● **Short task**
Count the lines in the records below that contain the word "boat". Reply with the number alone.

● **Records to process**
-*-*-

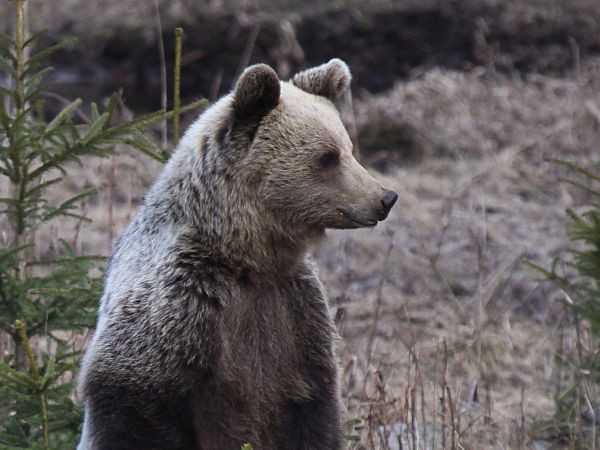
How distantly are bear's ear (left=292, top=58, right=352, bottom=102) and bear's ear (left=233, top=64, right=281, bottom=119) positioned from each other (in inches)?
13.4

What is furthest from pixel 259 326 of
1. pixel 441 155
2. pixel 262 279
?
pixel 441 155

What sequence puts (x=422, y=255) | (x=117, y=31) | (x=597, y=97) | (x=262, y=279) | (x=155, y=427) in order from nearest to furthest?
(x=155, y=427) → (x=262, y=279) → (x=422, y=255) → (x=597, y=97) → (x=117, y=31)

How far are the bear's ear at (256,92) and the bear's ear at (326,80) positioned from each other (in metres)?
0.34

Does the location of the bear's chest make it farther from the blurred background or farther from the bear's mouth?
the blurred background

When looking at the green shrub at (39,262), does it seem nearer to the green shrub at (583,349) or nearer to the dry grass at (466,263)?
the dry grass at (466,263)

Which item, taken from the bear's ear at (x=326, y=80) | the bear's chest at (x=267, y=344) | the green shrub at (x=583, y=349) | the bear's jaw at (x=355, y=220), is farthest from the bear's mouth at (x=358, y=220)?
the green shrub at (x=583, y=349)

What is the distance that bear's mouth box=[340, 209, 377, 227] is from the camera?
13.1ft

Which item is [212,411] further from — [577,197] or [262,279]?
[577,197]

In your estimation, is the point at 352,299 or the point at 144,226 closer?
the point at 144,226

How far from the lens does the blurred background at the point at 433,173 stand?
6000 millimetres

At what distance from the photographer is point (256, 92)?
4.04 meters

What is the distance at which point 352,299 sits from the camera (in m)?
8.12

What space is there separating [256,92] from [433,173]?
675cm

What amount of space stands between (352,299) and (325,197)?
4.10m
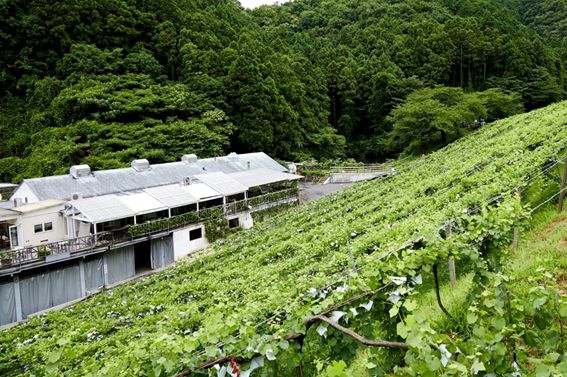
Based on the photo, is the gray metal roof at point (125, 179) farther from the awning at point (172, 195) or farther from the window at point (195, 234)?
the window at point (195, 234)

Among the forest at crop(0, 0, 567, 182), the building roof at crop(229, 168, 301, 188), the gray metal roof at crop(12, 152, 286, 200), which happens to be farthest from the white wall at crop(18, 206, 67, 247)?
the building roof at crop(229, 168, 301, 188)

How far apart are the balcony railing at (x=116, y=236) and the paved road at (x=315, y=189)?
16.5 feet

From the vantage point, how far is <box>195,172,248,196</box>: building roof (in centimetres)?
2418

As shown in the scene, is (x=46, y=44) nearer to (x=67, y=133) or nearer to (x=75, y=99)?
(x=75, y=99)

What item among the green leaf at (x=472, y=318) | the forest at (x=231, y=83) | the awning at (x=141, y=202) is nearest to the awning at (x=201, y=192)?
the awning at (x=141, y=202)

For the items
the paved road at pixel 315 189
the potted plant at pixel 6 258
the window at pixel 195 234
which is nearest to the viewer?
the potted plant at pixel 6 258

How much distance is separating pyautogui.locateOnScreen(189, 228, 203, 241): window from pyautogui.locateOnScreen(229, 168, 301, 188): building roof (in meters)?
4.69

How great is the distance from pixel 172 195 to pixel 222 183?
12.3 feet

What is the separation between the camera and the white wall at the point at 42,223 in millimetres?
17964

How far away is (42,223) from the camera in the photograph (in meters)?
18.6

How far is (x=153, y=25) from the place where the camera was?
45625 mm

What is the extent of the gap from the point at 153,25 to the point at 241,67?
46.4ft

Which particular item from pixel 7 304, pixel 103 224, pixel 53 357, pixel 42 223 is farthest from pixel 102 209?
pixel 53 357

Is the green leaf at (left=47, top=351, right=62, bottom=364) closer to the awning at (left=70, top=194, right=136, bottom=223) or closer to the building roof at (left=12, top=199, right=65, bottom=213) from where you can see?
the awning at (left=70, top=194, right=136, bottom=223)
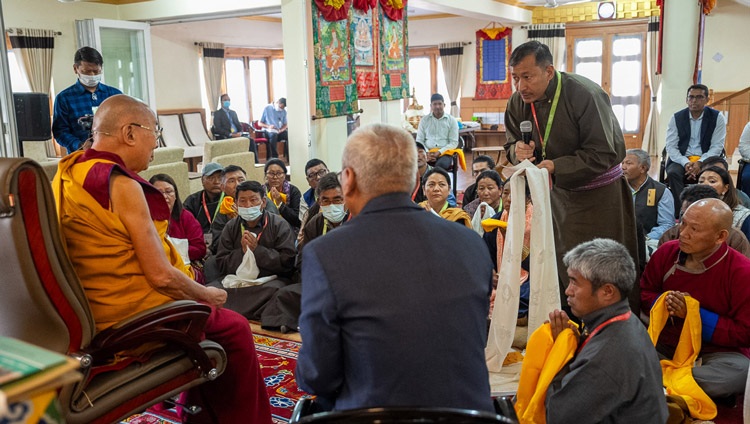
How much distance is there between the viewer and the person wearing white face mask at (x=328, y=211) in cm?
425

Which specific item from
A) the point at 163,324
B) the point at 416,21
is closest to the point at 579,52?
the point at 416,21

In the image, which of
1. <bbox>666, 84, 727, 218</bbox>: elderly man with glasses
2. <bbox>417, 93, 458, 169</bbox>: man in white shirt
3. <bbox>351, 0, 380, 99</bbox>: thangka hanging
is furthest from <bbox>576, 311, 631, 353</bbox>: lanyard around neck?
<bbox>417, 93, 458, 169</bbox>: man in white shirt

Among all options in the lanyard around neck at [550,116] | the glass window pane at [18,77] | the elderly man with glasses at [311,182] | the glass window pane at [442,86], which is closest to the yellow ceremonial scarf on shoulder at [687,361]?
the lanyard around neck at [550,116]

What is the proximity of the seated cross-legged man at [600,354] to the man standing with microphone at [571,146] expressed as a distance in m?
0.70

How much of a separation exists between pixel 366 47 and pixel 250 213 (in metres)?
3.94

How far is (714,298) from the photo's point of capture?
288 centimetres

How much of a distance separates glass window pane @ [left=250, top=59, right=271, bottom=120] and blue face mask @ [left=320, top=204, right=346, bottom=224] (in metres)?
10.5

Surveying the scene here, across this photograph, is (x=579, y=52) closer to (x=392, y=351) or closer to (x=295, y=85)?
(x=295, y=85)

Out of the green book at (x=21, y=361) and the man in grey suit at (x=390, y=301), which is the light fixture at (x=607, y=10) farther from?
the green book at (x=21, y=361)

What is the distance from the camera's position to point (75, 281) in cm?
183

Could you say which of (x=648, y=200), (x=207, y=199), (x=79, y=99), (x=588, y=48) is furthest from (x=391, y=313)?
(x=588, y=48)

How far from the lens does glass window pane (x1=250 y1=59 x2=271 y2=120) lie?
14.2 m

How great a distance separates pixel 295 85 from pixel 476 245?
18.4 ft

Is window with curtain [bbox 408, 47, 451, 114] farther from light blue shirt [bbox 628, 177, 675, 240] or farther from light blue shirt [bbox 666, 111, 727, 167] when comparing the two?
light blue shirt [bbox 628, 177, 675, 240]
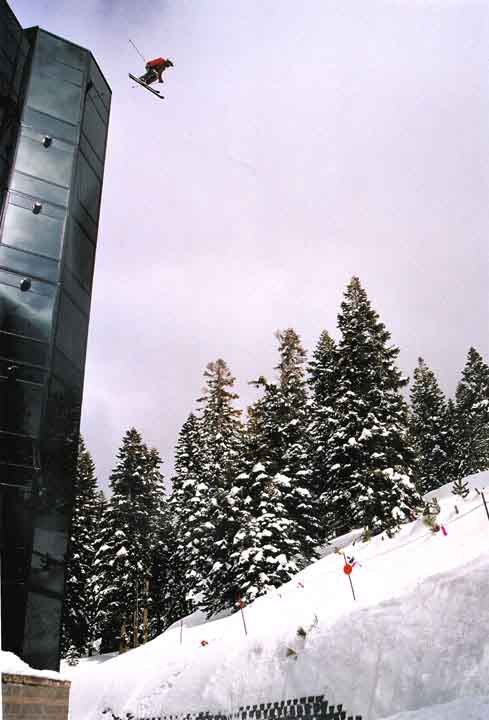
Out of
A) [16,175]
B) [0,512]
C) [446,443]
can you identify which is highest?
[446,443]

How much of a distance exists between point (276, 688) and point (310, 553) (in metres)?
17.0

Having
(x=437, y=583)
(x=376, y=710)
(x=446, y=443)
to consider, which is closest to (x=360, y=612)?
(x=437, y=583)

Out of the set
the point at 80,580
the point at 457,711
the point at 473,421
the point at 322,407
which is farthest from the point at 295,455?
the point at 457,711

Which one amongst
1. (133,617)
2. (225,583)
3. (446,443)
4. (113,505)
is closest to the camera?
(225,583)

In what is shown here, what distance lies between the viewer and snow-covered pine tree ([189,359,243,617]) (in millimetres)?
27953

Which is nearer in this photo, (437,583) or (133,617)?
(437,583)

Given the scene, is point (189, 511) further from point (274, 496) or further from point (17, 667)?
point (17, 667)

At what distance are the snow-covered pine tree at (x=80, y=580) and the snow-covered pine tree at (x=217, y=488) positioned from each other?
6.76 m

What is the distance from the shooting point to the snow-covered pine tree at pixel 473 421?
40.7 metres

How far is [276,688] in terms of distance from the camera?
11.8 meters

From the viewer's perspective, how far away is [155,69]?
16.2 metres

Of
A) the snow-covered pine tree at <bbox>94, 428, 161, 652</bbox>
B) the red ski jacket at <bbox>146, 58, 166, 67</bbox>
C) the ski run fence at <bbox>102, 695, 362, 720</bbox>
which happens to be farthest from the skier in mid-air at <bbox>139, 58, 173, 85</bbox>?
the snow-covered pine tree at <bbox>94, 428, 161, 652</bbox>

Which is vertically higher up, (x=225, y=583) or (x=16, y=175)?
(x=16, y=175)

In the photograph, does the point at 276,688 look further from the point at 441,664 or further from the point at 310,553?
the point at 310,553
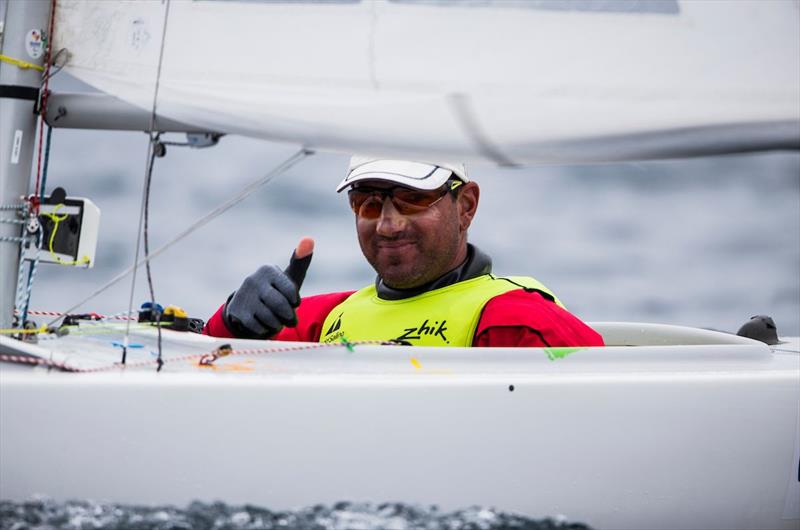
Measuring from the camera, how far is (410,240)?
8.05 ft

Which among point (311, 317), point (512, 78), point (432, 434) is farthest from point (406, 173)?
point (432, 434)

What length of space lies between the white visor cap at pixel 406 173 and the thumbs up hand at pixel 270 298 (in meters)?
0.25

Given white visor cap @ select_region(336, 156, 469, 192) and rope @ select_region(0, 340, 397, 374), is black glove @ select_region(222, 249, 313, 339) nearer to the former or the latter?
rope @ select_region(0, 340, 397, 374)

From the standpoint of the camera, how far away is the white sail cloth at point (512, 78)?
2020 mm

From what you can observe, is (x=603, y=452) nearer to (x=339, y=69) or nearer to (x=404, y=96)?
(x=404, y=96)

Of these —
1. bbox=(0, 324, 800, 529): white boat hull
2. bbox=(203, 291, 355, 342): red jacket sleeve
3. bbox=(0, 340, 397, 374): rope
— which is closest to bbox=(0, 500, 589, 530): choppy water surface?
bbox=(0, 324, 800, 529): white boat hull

-*-*-

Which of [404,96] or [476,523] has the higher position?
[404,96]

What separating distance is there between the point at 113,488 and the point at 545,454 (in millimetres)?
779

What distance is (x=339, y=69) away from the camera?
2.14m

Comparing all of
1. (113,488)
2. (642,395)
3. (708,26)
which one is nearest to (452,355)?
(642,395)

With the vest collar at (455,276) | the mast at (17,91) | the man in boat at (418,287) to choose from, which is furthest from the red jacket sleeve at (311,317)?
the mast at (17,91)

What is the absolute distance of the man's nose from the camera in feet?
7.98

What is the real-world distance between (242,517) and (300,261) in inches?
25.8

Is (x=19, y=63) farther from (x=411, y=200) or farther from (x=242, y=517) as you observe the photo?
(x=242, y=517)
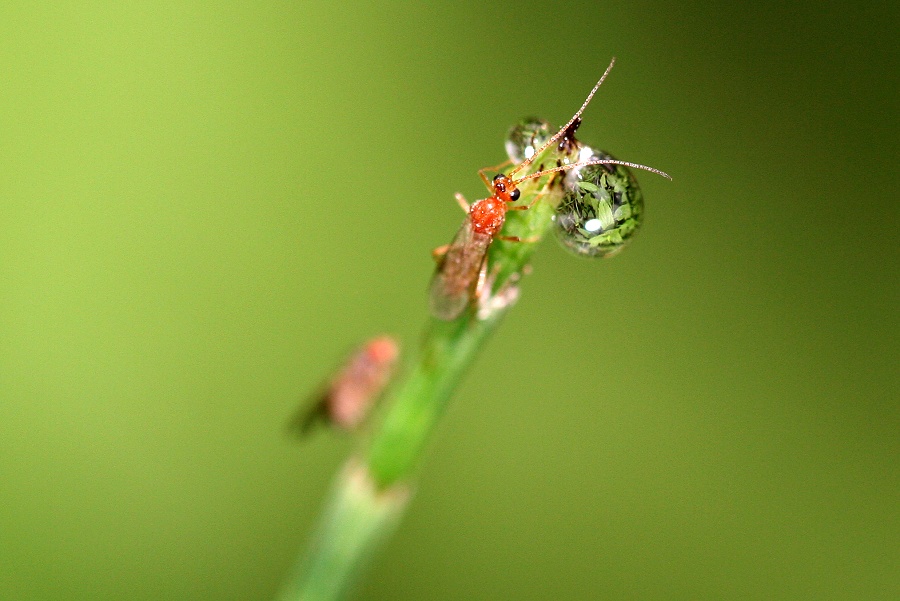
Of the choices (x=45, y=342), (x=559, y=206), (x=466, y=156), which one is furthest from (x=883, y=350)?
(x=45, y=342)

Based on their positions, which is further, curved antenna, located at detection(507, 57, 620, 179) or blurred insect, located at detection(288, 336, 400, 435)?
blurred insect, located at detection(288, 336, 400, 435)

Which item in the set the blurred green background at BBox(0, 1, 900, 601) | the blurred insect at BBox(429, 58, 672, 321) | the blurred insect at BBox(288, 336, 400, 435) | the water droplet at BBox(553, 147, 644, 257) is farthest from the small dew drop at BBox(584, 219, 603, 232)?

-*-*-

● **Task answer**
3